This recipe began as a basic quick bread and used cinnamon and walnuts in the filling and topping, but when I thought about it, that flavor combination didn’t seem to pack enough of a punch for me. I added both cinnamon and allspice to the batter and swapped pecans for the walnuts, creating a richer, autumn-themed treat. Next time, I’ll put about half of the batter into the pan and sprinkle it with the nut mixture instead of two-thirds; my nut layer rose to the top a bit more than I expected, and although that’s definitely not a bad thing, I’d like more bread between it and the crunchy streusel topping.
- 1 1/2 cups sugar, divided
- 2/3 finely chopped pecans
- 3 teaspoons cinnamon, divided
- 1 teaspoon allspice
- 2 1/4 cups flour, divided
- 1 teaspoon baking powder
- 1/2 teaspoon salt
- 1 egg, lightly beaten
- 1 cup milk
- 1/3 cup vegetable oil
- 2 tablespoons butter, melted
Preheat oven to 350 degrees. Lightly grease the bottom and 1/2 inch up the sides of a 9 x 5 loaf pan.
In a small bowl, combine 1/2 cup sugar, 2 teaspoons cinnamon, and pecans. Stir together well.
In a large bowl, stir together 1 cup sugar, 2 cups flour, 1 teaspoon cinnamon, allspice, baking powder, and salt.

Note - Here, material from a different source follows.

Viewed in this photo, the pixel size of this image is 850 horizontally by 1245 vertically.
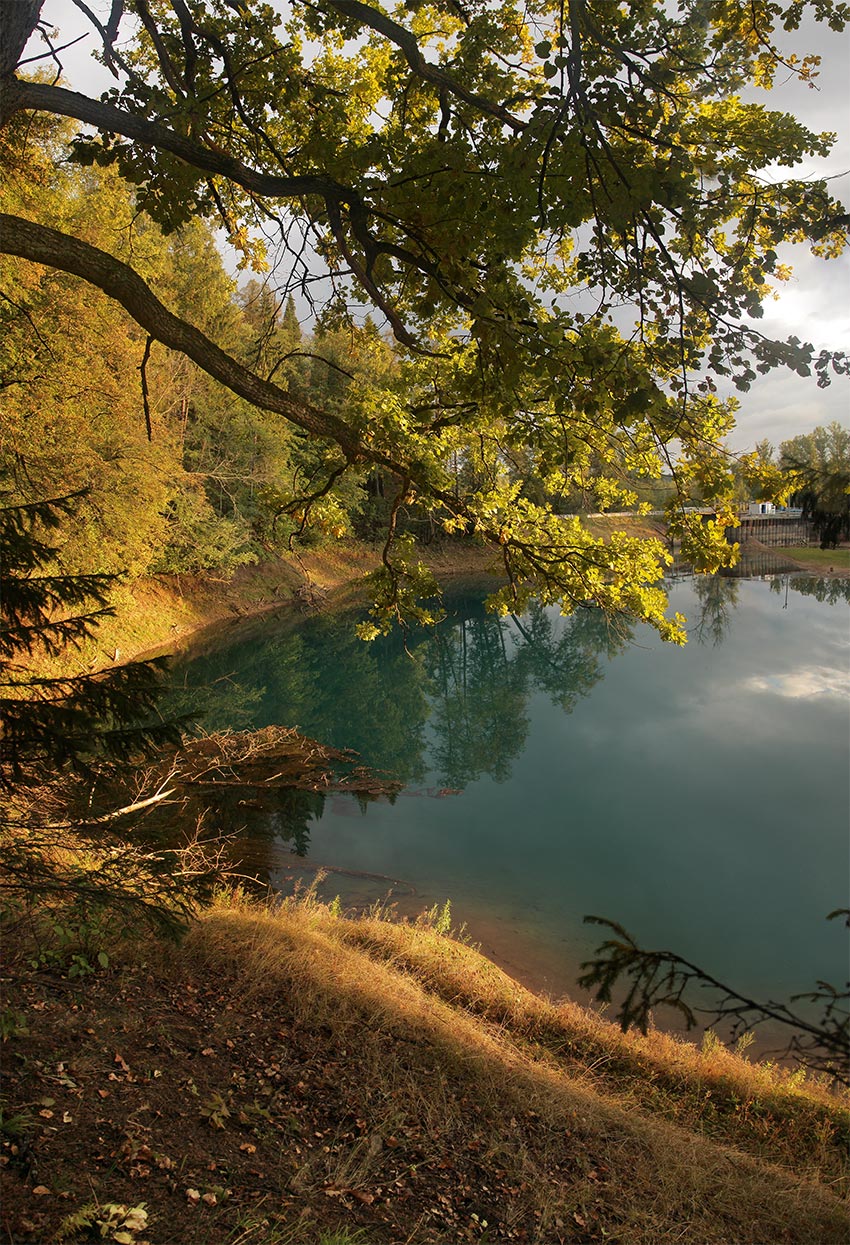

In a medium bowl, combine egg, milk, and vegetable oil. Add all at once to flour mixture and stir just until no dry streaks remain; batter should be lumpy, so be careful not to over-mix.
Spoon half the batter into the loaf pan and top with half the nut mixture, then spoon in remaining batter. Add flour to remaining nut mixture, then stir in melted butter to make a crumb topping. Sprinkle topping over batter.
Bake for 60 to 65 minutes, until a cake tester comes out clean. You may need to cover the loaf during the last 20 minutes of baking to prevent over-browning.
Cool loaf in pan for 10 minutes, then remove from pan and cool completely on a wire rack. Store tightly wrapped at room temperature for up to 3 days.